2 Equivalence of Fried’s Competitiveness Index and Knipling’s Mating Competitiveness Coefficient

Fried’s Competitiveness Index (Fried 1971) also known as Haisch’s Competitiveness Index (Haisch 1970), is a simple measure for quantifying the mating competitiveness of incompatible males compared to wildtype males. It is often reported in mating experiments involving wildtype females and mixtures of incompatible and wildtype males. Fried’s original calculations were devised as a simple method for determining the ratio of incompatible to wildtype males that would be required to obtain a given egg hatch rate. He noted that this formula could also be rescaled to provide an index of competitiveness that was independent of the incompatible male to wildtype male ratio used in an experiment, therefore allowing comparison between experiments designed using different ratios.

In his original 1971 paper, Fried’s Index was derived by starting with the assumption that the expected proportion of eggs that hatch, \(H_m\), from a mixture of S incompatible and W wildtype insects is given by

$$\begin{aligned} H_m = \frac{WH_w}{W + S} + \frac{S H_s}{W + S}, \end{aligned}$$
(1)

where the quantities \(H_w\) and \(H_s\) are the expected proportion of eggs to hatch when exposing wildtype females to wildtype males and incompatible males, respectively. Underpinning Eq. (1) is the assumption of equal mating competitiveness of wildtype and incompatible males. In practice, \(H_s\) is often not simply equal to zero, because sterilisation/ incompatibility may not be complete. For our purposes, it is more natural to start from a position of unequal competitiveness, and we rewrite the previous equation as \(H_m = \frac{WH_w}{W + cS} + \frac{cS H_s}{W + cS}\), where c is the mating competitiveness coefficient. In a probabilistic setting, the parameter c can be thought of as the odds, \(p_s/\{(1-p_s)\}\), of an incompatible male mosquito mating a female instead of a wildtype male when exposed to wildtype and incompatible males in a 1:1 mixture (i.e. \(W = S\)) and \(p_s\) is the probability that a mated female would mate an incompatible male over a wildtype male.
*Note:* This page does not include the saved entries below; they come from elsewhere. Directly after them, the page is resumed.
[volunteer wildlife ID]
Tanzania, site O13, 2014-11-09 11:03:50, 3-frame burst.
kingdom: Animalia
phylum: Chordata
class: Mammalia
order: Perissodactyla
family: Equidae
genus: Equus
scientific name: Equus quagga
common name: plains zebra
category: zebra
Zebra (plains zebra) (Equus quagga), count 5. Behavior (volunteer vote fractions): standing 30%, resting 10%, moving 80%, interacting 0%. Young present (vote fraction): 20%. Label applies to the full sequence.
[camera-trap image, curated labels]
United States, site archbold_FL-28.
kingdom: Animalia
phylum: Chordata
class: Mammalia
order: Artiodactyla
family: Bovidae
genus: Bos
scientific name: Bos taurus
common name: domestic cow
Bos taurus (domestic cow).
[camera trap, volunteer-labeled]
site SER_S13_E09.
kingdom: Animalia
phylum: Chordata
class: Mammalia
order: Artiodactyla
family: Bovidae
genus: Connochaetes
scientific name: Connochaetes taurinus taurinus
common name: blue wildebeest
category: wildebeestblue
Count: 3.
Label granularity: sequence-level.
To see this, note that \(H_m\) is a weighted average of the hatch rates \(H_w\) and \(H_s\), with weights \(W/(W + cS)\) and \(cS/(W + cS)\), respectively. We now see that c simply weights the number of incompatible males in terms of their wildtype equivalent (i.e. for every wildtype mating, we expect c incompatible matings). In other words, when \(W=S\), the ratio of wildtype to incompatible matings is expected to be 1:c, with the expected proportions of wildtype matings being \((1 + c)^{-1}\) and the proportion of incompatible matings being \(c(1 + c)^{-1}\). Consequently, the mating odds \(p_s/(1-p_s)\) in a 1:1 mixture is equal to c.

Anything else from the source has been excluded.